França: os revolucionários processionais, companheiros de viagem do capital
5 de Setembro de 2025 Roberto Bibeau
Por Khider Mesloub .
Na era da dominação
totalitária do capital , especialmente nos países ocidentais altamente
desenvolvidos, em especial a França, agora governada pela economia de guerra,
não se trata de desestabilizar a máquina manufactureira. Muito menos de
subverter o modo de produção capitalista.
Hoje em dia, a sacrossanta semana de
trabalho é respeitada como uma divindade por todos os assalariados,
especialmente pelos "revolucionários" processionais e pelos
sediciosos de fim de semana, esses novos manifestantes respeitosos das regras
sagradas do trabalho e seus lugares divinos de exploração, esses templos da
produção capitalista onde os escravos dos tempos modernos vêm trabalhar
diariamente.
A sagrada semana de trabalho é, assim, preservada de qualquer mancha de protesto subversivo e insurreccional. Os cinco dias de trabalho não são mais interrompidos por paragens de trabalho e greves selvagens. Menos ainda por ocupações de fábricas, assembleias gerais ou conselhos operários.
Foi isso que o deus-capital decidiu, tendo
alcançado os seus objetivos proféticos pela graça do seu domínio sobre as
mentes, obtido através do controle totalitário dos meios de propaganda
educacional e mediática.
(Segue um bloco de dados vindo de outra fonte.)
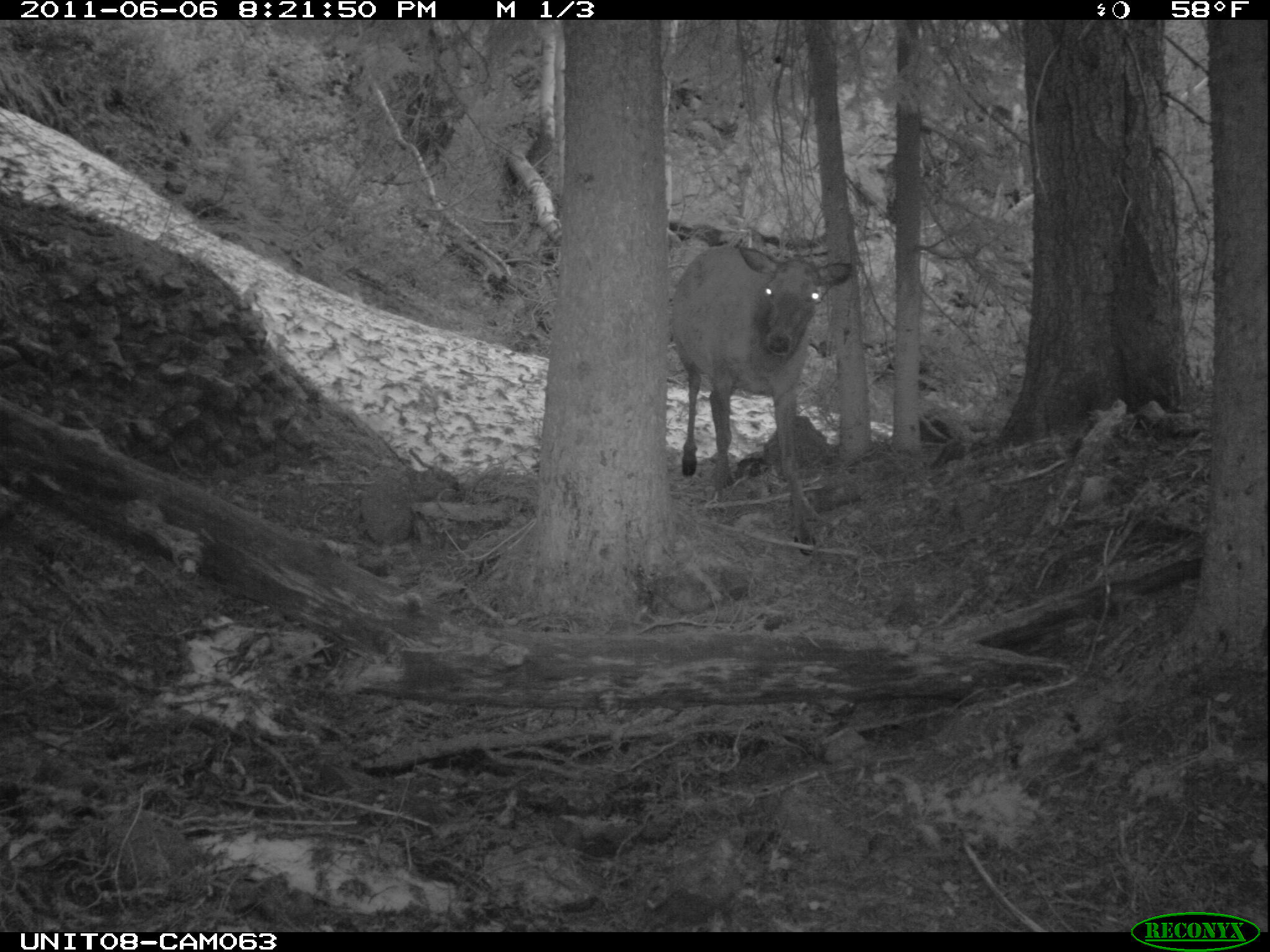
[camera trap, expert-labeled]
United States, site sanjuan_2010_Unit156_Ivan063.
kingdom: Animalia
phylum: Chordata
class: Mammalia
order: Artiodactyla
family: Cervidae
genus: Cervus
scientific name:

Portanto, através do condicionamento das mentalidades.
Hoje, o capital molda
as mentes da mesma forma que as suas fábricas fabricam os seus produtos : de maneira
padronizada, uniforme, racionalizada e robótica. Os produtos, assim como os seus
produtores assalariados, obedecem aos mesmos padrões de fabrico. Essas duas
mercadorias intercambiáveis, vendidas no mercado, oferecem aos seus
proprietários a oportunidade de aumentar o valor do seu capital, aumentar a sua
riqueza e perpetuar a sua dominação.
De facto, a fábrica, assim como a empresa
do sector de serviços, esses novos templos da economia moderna, não são mais
profanados por paralisações massivas e prolongadas. Não estão mais sujeitos a
greves improvisadas, ocupações improvisadas ou paralisações prematuras de actividade.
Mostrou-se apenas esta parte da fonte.